TASKS TO COMPLETE:
1. In the passage on the Rays' offseason losses, how many minor league players did the Rays acquire through their trades?
2. Please write the next few paragraphs of the passage on the Rays' offseason losses, picking up after its final sentence.

PASSAGE SHOWN:
We knew Carl Crawford was gone. We knew, for better or worse, Carlos Pena was gone. Most assumed Matt Garza would be traded by July at the very latest. But few prepared for the realism of actually seeing any of this happen.

I had the posts ready. I was prepared to write farewells to Crawford and Pena and Garza, but I just couldn’t bring myself to do it when I saw the news.

The additional losses didn’t exactly pack an element of surprise either. Once the tornado was over, the Rays managed to lose nine players to free agency and two players to trade.

Some of the losses will hurt (Crawford, Rafael Soriano, Joaquin Benoit, Grant Balfour, Jason Bartlett). Some of them will not (Dioner Navarro, Randy Choate, Brad Hawpe, Dan Wheeler).

And it’s certainly difficult to fault any of these players for their decisions unless your the biggest Rays homer ever.

As Chipper Jones once said, ““When kids are in the backyard playing pretend games of baseball against their pretend buddies, it’s 3-2, two outs, bases loaded and they ain’t in Ted Turner Field [or Tropicana Field]. They’re at Yankee Stadium [or Fenway Park or Wrigley Field].”

Of the 11 players who left St. Petersburg, five will take the field for the New York Yankees, Boston Red Sox or Chicago Cubs next year. All will make substantially more money than the Rays could afford to pay them and play to crowds in large markets that actually give a damn about them. There’s no one to blame, it’s just the way baseball is.

Just the way baseball ... (blah).

Andrew Friedman is the most brilliant general manager in baseball, but sometimes simple financial issues make his genius only slightly more effective than the gate that keeps boys from going upstairs at Sarah Palin’s house.

In return, Friedman gets what can only be described as a developmental orgy.  The Rays, known for being kings of the draft, will have 10 draft selections before the second round and own a startling 12 of the top 93 picks in the draft.

Due to their trades which involved Garza, Bartlett and struggling Triple-A outfielder Fernando Perez, the Rays acquired a total of nine minor league players. Two of the minor leaguers are pitchers (Cesar Ramos and Adam Russell) who should help fill the void in the Rays’ bullpen this season.

EXTRACTED RECORDS:
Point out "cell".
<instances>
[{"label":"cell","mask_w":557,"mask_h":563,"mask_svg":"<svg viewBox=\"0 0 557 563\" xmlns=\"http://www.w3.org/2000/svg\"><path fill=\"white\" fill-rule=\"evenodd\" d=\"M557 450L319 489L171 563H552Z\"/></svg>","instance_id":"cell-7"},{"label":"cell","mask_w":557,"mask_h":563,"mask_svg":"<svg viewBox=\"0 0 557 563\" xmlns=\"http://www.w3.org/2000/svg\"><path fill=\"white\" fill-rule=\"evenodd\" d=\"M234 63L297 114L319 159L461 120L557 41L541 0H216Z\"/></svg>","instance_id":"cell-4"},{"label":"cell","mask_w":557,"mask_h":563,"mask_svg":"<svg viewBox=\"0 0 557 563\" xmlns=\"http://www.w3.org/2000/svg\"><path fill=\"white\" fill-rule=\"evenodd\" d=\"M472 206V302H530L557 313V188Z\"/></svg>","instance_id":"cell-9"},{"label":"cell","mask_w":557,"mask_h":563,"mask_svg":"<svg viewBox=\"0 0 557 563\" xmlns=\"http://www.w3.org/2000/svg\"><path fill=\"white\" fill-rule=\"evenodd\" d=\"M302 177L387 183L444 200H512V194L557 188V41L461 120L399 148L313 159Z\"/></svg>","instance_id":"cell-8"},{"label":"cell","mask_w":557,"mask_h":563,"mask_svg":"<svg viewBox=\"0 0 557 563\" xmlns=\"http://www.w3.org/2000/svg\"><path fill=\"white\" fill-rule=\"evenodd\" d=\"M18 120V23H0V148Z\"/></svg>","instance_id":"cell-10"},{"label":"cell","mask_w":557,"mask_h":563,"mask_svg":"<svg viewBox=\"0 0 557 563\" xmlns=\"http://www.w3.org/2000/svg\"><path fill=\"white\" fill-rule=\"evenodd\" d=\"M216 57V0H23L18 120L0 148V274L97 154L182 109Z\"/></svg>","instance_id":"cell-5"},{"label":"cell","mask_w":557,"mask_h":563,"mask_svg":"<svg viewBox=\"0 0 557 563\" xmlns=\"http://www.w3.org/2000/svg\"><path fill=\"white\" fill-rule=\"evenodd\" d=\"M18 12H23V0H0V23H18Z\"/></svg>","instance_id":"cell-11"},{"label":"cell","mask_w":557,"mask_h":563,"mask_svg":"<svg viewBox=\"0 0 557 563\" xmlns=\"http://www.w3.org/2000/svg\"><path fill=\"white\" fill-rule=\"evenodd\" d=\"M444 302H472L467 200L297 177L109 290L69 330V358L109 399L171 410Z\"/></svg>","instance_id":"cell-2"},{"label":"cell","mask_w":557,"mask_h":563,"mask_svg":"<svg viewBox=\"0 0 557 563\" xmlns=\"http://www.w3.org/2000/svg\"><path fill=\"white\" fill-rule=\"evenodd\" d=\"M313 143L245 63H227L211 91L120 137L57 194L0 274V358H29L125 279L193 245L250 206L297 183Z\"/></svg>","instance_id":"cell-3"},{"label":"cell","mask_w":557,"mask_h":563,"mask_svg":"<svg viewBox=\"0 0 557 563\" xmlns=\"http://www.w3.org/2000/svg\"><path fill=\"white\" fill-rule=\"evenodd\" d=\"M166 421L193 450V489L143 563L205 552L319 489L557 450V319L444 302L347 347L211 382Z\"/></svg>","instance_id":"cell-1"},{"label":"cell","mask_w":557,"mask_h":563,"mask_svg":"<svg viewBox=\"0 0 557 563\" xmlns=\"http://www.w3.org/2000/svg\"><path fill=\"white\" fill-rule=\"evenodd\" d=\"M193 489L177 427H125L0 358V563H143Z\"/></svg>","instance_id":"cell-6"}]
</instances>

---

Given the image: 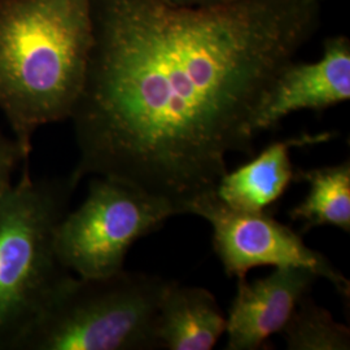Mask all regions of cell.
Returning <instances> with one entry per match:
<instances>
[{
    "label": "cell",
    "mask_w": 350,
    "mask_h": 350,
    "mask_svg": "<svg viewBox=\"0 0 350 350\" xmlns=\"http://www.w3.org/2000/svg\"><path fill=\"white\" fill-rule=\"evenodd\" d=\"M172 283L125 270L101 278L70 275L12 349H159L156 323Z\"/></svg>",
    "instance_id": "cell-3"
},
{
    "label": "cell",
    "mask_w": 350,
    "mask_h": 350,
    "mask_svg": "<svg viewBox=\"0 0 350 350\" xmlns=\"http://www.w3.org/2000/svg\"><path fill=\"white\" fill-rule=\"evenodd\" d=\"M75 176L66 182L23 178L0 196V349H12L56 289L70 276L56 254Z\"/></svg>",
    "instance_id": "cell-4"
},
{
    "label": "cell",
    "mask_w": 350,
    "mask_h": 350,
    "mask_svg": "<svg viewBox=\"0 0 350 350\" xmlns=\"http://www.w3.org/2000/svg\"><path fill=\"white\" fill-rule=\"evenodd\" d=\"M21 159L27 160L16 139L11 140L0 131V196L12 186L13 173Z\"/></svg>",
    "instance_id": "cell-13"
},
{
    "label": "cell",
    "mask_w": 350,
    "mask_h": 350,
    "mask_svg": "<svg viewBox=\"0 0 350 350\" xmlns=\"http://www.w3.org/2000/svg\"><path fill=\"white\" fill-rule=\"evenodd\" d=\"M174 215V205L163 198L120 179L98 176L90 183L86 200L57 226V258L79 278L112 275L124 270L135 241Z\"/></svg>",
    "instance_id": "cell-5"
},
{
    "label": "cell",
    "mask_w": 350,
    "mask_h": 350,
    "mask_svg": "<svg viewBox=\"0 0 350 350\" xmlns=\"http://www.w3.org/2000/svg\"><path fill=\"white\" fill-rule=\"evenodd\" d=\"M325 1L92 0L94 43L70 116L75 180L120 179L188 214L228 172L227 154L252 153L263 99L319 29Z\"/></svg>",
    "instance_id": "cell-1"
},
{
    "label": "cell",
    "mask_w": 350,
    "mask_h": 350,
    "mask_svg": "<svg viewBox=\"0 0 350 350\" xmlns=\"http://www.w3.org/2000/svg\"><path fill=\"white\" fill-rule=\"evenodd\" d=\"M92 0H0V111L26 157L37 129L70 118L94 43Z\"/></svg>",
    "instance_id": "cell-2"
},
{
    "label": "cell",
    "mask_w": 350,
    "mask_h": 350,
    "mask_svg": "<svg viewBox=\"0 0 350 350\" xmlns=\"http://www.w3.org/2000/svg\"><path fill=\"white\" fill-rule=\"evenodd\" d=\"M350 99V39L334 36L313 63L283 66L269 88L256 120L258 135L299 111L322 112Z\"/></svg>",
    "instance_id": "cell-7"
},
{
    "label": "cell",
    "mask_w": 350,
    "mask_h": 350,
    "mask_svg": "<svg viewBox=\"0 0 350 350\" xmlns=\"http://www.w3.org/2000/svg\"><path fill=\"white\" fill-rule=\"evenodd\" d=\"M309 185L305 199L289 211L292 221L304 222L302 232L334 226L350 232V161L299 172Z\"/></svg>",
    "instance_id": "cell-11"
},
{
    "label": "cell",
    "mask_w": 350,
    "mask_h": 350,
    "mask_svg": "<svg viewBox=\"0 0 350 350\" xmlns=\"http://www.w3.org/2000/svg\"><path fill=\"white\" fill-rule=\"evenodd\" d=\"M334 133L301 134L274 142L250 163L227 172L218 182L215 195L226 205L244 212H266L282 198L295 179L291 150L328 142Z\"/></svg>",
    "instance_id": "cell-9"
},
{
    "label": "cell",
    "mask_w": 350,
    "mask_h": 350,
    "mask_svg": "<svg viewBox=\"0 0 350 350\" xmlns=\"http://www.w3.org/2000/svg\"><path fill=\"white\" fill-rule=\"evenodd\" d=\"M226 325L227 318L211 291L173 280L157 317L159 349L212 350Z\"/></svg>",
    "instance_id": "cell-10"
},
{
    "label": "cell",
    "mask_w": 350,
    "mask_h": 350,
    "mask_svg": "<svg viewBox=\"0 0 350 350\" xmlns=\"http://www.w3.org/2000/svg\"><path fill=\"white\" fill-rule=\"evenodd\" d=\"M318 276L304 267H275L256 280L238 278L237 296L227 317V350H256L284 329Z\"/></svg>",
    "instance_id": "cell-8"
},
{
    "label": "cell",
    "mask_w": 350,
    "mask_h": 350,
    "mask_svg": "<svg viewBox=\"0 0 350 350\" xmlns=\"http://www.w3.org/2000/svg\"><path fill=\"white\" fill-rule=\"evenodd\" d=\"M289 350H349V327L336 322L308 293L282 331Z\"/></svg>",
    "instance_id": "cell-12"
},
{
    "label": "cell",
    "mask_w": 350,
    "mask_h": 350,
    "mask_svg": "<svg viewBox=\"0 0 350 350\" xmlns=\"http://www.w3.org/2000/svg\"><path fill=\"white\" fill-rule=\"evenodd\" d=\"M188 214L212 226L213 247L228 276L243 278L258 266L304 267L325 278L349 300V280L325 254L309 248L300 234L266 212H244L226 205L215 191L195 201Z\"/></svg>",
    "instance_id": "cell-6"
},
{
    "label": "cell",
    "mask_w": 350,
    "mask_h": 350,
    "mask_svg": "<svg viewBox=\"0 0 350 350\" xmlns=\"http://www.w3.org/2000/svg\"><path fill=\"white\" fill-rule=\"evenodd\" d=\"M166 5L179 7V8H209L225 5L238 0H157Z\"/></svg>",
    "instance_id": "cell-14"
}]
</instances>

==

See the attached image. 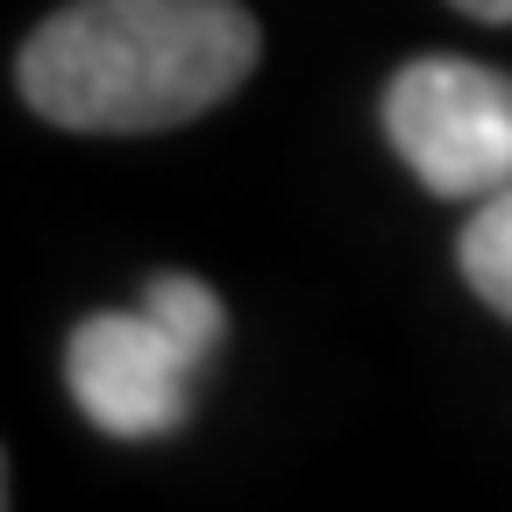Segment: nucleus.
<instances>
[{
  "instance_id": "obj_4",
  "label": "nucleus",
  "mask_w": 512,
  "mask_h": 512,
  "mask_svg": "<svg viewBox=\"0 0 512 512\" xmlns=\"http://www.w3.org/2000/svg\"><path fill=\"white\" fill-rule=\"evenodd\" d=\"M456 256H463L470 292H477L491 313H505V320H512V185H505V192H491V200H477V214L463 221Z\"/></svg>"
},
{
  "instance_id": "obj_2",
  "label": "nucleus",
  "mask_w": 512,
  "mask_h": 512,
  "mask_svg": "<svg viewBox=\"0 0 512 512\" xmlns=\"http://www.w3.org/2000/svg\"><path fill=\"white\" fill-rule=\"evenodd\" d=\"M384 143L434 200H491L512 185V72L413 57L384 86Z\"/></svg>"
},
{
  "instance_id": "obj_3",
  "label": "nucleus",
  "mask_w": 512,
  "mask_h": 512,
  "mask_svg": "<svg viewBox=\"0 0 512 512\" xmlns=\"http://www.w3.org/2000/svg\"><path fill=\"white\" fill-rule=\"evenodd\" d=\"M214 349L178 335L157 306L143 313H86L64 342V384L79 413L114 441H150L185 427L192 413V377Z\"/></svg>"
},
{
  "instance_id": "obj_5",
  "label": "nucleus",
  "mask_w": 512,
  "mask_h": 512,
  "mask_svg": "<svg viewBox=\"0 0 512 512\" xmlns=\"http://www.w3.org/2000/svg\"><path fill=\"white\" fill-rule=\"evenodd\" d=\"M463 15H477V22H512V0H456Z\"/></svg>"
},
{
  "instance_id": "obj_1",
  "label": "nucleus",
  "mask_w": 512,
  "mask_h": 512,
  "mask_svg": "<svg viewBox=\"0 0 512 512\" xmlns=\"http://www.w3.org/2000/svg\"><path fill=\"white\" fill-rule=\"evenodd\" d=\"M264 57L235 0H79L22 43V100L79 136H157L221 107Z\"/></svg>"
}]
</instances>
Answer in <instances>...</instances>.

OUTPUTS IN ORDER:
1. Nine.

2.
It has been said that Russell could be the reliever getting primed for a run at Soriano’s vacant closer spot.

But just when you got ready to throw down your cowbell and write this group off as “rebuilding,” Friedman got a little footloose on us.

Enter Johnny Damon and Manny Ramirez.

Now I know, I know. Damon and Man Ram are old, washed-up and nothing like the idiots that took shots of pregame Jack Daniels on their way to breaking baseball’s most infamous curse in 2004.

Guess what else I know … It doesn’t matter.

Sure, if the Rays were getting the 2004 editions of Damon and Ramirez, this would be crazy news that would probably have the Rays a couple of bullpen spots away from an AL pennant. But that’s not reality, and when you’re a team whose payroll has been forced down to Pirate-like figures, you don’t have time to work in any way other than reality.

The reality is that the Rays lineup was absolutely anemic for a large portion of 2010. Carlos Pena, yes the same man that the Cubs will pay $10 million next year, batted .196 last season and struck out 63 more times than he hit. The Rays haven’t had even average production from a designated hitter since, well, ever.

Friedman thought he found something with Pat Burrell who turned out to be one of Friedman’s biggest mistakes since taking the job in 2005.

Combined, Ramirez and Damon will make $1.75 million less than Burrell did in 2010. Excuse me, they’ll make a combined $1 million less if Damon some how earns the $750k “attendance incentive” that’s in his contract. Basically this is Friedman’s way of telling Scott Boras, “Okay, you want to sell me this 37-year-old based partially on popularity? Let’s see him fill up baseball’s dreariest stadium.”

From a lineup perspective, these signings can only help. Even if these two are nothing more than shells of their former selves. Ramirez is an upgrade over a DH unit that had been watered-down to the level of Rocco Baldelli and Willy Aybar by the end of 2010. Damon is certainly nothing close to Crawford in left field, but he is a pleasant surprise for those of us who were dreading the return of Justin Ruggiano.

I could go into further statistical breakdowns, but that’s already done far too eloquently here and here.

To paraphrase both of those articles, this is a good thing. The Rays really can’t lose here and those are the kinds of situations that a team with limited means has to put itself in.

And if nothing else, it has the potential for fun. Imagine Ramirez and Joe Maddon in the same dugout. Think about Damon’s take on Maddon’s infamous themed road trips.

There are obviously no guarantees. I’ve gotten excited over this team for far more promising reasons before and received the ultimate result of disappointment. We were going to make another run in 2009. We were destined for a World Series in 2010.

But it has seldom felt as refreshing as this random hope that I have right now.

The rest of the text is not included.